PROBLEMS AND TASKS:
(a) According to the cider passage, which Normandy cheeses does the flavor of naturally fermented French cider often recall?
(b) Extract a section of the cider passage word for word, beginning at the words "If you’ve ever" and stopping after "E.Z. Orchard Cidre.".

DOCUMENT SECTION:
-------------------------
What [natural fermentation] allows is for uncontrolled elements to be involved with the process.

If you’ve ever had a French cider, you will have recognized the natural fermentation. It has a fecund, wild quality that very often recalls the flavors of the cheeses produced in Normandy—Camembert and Pont-l’Évêque. Zielinski’s cidres don’t have that quality. In fact, you have to sniff and swish very carefully to find any evidence that they’re naturally fermented. Oregon yeasts are apparently fairly neutral creatures, and they leave apples to shine in E.Z. Orchard Cidre. 

They are nevertheless heavily influenced by the biochemistry of the yeast. He uses a modified process of keeving, which is to withhold nutrients from the yeast in order to encourage a much slower, gentler fermentation and keep the ciders sweet (by American standards; the French would call them bone-dry), and they naturally carbonate in the bottle. When they’re young, they sometimes seem sharply tannic. A year on, and the bottles begin to come into harmony, the sweetness, spicy tannic bitterness, and silky carbonation melding into a complex cidre that has a lush aroma of apple blossom, black pepper, earth, and shafts of mango and a full, lively, and dry palate.
-------------------------
INFORMATION SHOWN:
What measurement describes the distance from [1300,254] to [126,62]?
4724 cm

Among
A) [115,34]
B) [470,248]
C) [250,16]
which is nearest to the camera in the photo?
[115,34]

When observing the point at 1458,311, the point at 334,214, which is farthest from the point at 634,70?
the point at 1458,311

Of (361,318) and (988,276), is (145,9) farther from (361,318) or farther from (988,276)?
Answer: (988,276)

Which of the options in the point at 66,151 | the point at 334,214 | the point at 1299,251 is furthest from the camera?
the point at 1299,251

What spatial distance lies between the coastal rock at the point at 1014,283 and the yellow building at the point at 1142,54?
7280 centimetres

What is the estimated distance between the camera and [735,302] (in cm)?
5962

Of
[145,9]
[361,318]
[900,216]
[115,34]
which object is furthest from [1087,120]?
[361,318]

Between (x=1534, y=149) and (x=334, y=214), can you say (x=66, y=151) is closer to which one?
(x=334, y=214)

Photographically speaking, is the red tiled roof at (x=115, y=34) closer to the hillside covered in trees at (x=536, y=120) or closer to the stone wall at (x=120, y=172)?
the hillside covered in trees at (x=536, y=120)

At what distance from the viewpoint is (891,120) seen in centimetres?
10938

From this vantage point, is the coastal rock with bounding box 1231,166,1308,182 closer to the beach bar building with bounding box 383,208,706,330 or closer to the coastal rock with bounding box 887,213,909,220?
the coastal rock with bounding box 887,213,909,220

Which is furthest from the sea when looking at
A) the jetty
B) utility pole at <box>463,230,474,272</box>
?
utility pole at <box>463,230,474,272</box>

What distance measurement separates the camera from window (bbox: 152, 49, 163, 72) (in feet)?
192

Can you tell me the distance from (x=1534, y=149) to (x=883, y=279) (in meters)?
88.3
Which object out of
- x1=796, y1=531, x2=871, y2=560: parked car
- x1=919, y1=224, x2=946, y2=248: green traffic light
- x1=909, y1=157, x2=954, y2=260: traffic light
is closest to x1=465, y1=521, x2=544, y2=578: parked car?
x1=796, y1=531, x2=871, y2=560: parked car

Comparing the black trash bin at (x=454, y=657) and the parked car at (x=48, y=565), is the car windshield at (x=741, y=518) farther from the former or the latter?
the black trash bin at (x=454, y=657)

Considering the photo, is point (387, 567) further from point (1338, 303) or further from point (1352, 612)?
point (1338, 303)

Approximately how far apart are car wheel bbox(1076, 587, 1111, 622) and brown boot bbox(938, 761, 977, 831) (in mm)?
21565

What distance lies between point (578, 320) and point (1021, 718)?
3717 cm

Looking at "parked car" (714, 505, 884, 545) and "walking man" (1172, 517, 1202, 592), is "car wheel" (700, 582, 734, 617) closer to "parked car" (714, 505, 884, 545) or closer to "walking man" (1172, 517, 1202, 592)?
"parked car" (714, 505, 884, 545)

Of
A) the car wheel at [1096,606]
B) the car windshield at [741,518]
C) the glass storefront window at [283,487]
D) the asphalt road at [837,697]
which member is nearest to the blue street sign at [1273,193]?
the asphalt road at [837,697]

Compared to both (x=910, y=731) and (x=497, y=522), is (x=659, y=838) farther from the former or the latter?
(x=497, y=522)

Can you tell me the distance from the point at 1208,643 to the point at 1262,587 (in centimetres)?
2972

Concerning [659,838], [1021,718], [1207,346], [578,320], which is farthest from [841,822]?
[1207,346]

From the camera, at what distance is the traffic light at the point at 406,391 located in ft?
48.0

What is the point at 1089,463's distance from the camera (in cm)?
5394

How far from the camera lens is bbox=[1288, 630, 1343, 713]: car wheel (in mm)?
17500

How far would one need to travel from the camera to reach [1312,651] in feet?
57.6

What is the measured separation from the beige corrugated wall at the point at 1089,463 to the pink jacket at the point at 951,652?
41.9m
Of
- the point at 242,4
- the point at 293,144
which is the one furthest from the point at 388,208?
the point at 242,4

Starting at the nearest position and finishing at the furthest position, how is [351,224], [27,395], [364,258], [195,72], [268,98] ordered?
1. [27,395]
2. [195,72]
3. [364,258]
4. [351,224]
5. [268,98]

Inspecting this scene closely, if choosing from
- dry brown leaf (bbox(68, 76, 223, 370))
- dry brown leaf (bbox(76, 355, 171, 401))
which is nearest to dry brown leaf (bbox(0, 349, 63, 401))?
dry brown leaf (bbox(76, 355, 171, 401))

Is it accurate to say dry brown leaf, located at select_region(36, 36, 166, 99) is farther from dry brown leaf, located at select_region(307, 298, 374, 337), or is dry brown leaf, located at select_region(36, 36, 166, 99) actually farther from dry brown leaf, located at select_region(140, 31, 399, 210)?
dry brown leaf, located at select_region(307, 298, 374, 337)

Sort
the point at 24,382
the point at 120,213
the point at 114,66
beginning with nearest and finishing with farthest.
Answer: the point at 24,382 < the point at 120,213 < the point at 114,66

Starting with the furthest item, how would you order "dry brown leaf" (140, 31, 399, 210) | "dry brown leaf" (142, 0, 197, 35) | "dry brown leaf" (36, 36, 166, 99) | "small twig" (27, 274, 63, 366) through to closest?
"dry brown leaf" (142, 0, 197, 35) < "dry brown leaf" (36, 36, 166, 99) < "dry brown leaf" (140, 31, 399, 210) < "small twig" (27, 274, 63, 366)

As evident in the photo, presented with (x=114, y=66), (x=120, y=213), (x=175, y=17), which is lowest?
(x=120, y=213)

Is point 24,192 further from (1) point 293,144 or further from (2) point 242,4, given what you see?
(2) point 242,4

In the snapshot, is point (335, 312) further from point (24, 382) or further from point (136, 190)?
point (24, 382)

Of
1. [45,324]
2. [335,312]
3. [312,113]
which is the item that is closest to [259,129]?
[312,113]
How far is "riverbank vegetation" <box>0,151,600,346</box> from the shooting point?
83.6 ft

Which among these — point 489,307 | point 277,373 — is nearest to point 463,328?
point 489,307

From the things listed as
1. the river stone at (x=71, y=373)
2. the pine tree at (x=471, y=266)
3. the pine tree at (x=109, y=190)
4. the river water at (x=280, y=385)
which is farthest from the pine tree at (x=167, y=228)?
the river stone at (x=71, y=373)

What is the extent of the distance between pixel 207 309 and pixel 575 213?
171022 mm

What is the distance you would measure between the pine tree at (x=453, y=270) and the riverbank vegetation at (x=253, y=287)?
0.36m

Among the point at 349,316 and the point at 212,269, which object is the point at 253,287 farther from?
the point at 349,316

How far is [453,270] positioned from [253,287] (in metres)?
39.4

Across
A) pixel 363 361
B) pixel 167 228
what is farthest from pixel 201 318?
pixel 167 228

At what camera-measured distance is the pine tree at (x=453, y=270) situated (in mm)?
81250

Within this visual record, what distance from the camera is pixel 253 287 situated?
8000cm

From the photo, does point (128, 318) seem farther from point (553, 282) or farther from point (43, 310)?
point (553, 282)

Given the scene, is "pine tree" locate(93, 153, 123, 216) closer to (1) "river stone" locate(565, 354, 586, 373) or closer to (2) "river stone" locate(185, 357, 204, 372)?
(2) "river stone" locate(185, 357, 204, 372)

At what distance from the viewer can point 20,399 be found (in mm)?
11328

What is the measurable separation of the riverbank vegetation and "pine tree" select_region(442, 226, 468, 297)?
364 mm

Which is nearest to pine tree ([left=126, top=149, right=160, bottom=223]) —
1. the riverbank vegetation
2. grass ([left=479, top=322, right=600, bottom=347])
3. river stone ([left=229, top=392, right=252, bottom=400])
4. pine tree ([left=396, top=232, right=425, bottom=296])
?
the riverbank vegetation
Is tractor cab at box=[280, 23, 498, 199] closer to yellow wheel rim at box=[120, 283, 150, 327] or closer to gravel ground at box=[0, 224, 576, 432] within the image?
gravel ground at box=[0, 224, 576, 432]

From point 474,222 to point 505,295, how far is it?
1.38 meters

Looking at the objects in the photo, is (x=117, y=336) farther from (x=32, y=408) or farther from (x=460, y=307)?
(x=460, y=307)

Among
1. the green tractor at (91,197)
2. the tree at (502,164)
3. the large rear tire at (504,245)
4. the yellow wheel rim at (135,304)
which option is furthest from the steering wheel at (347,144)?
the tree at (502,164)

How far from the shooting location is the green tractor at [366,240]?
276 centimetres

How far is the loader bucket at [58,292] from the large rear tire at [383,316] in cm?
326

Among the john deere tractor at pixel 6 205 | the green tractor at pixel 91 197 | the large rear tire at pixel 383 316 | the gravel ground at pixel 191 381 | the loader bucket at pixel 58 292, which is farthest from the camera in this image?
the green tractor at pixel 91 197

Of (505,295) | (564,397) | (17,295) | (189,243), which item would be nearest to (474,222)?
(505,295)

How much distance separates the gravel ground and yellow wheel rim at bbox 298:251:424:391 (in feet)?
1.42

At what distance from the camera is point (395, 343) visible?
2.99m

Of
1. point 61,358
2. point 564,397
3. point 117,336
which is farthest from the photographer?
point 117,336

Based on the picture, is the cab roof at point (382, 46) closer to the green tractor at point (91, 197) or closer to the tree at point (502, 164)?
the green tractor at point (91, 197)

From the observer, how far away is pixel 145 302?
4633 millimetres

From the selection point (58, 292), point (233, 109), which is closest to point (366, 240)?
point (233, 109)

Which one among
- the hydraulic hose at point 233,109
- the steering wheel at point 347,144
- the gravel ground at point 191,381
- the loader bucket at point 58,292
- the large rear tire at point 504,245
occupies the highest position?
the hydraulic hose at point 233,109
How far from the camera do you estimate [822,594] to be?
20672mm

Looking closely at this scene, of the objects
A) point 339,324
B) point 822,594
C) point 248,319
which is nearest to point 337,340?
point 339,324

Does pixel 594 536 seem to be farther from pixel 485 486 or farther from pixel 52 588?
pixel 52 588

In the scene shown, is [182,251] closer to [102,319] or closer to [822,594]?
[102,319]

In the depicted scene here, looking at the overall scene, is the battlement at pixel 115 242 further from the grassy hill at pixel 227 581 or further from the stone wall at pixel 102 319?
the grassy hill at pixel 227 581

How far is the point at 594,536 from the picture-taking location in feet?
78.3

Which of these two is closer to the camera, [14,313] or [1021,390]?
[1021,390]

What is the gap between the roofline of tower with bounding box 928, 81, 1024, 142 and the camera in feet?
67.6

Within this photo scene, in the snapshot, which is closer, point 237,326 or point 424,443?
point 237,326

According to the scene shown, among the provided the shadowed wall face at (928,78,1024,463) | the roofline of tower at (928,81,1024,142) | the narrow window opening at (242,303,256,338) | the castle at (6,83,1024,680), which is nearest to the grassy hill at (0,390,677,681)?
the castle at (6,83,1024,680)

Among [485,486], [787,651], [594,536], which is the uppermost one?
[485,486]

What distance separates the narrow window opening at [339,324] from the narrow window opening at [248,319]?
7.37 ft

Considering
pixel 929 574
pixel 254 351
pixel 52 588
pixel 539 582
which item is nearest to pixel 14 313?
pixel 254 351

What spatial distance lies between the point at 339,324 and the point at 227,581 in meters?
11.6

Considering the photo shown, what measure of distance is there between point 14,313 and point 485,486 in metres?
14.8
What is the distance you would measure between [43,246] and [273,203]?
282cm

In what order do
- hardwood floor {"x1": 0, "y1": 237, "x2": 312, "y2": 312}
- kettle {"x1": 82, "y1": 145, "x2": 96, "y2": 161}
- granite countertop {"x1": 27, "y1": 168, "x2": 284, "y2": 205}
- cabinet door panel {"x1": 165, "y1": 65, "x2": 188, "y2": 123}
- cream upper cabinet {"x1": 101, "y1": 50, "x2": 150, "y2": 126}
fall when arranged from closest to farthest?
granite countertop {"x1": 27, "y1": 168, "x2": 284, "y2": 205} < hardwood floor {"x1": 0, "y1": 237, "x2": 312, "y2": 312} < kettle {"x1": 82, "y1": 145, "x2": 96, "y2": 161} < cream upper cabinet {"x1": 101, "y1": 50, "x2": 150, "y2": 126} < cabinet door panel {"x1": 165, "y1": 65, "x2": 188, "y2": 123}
-------------------------
ANSWERS FOR THIS EXERCISE:
(a) Camembert and Pont-l'Évêque.

(b)
If you’ve ever had a French cider, you will have recognized the natural fermentation. It has a fecund, wild quality that very often recalls the flavors of the cheeses produced in Normandy—Camembert and Pont-l’Évêque. Zielinski’s cidres don’t have that quality. In fact, you have to sniff and swish very carefully to find any evidence that they’re naturally fermented. Oregon yeasts are apparently fairly neutral creatures, and they leave apples to shine in E.Z. Orchard Cidre.